Desde el efímero gobierno uriburista, el nacionalismo fue definiendo con más nitidez su perfil
ideológico, dejando fuera al liberalismo, a la democracia, a la política de partidos, e
introduciendo nuevas perspectivas de vinculación con las masas y una reconsideración crítica
del pasado nacional, aun cuando el bosquejo de un sistema político sustitutivo y las acciones
concretas para instaurar un nuevo orden continuaron siendo imprecisos. La ortodoxia
doctrinaria y la intransigencia política hacían inevitable la ruptura de los nacionalistas con las
estrategias que los conservadores propiciaban dentro del marco del sistema de partidos.

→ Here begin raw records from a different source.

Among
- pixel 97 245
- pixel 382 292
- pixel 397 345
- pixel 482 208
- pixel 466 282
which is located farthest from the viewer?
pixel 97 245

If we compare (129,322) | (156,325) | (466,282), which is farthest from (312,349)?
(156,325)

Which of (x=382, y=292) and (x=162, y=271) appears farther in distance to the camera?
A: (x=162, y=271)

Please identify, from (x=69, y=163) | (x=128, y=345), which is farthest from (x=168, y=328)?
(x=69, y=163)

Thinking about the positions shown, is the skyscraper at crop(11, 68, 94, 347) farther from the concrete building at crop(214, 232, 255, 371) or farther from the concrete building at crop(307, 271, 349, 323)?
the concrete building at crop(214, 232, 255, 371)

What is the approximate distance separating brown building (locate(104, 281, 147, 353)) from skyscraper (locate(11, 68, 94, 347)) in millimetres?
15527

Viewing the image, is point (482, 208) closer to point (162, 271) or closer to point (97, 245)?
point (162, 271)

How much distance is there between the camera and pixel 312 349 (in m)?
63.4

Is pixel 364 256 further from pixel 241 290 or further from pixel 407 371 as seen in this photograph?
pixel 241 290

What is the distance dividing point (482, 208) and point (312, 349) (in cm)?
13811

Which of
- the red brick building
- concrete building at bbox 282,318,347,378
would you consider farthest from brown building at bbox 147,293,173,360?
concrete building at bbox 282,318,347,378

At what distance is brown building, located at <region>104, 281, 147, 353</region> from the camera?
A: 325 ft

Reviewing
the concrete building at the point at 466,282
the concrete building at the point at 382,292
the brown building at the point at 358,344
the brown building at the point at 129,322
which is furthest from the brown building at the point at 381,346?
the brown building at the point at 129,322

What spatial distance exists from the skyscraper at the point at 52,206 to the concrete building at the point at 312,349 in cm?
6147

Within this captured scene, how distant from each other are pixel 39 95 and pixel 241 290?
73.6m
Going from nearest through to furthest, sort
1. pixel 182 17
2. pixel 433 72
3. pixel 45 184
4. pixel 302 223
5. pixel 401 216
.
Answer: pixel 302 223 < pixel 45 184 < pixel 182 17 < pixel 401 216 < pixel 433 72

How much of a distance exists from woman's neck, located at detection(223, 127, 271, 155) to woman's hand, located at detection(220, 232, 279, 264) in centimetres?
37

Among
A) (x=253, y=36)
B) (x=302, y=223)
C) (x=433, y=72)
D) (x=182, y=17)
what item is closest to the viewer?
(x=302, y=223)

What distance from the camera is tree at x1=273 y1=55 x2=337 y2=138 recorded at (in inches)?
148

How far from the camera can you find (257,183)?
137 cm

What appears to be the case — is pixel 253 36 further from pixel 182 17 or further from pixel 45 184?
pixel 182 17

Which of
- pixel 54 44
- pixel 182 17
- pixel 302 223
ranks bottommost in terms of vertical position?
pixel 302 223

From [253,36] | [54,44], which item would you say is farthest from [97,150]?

Mientras que las agrupaciones conservadoras se comprometieron con el justismo en el seno de
la Concordancia, los nacionalistas se distanciaron tanto de sus antiguos socios como de su
propio mito de origen, que fue sometido a una crítica revisión. A pesar del restringido apoyo
inicial a Castillo, percibido como más cercano al nacionalismo en función de algunas de las
políticas de gobierno que implementó, los nacionalistas no encontraron en él a un líder
dispuesto a llevar a cabo la ansiada "revolución nacional". En su lugar, dieron la bienvenida al
golpe de estado que lo depuso, renovando sus perspectivas de transformación política y su
confianza en la conducción castrense de ese proceso. Como no tardarían en advertir, sin
embargo, habrían de experimentar una nueva frustración de sus expectativas.
Así como hasta los primeros años de la década de 1930 el nacionalismo argentino se
desarrolló en el seno del horizonte ideológico del liberalismo para iniciar una gradual evolución
hacia una definición política emancipada de esa tradición, algunos de sus valores nodales
fueron permeando insensiblemente otras expresiones del espectro político. En un clima de
ideas signado por una creciente polarización ideológica y por el ascenso irrefrenable de los
autoritarismos europeos que desembocaron en una nueva guerra, el anticomunismo, el
antiliberalismo, el antisemitismo y el desapego por las instituciones democráticas –temas
blandidos tradicionalmente por los nacionalistas– hallaron una acogida cada vez más favorable
en amplios sectores del arco político. Por otra parte, a pesar de los enfrentamientos con los
sucesivos gobiernos de la "restauración conservadora", los nacionalistas tuvieron una
importante presencia institucional en el ámbito de la cultura y la educación.
Aunque débiles desde el punto de vista organizativo y formalmente rechazado por el
conservadurismo, los nacionalistas ejercieron una fuerte influencia cultural y dejaron un rastro
indeleble e insospechado en el imaginario de la sociedad argentina.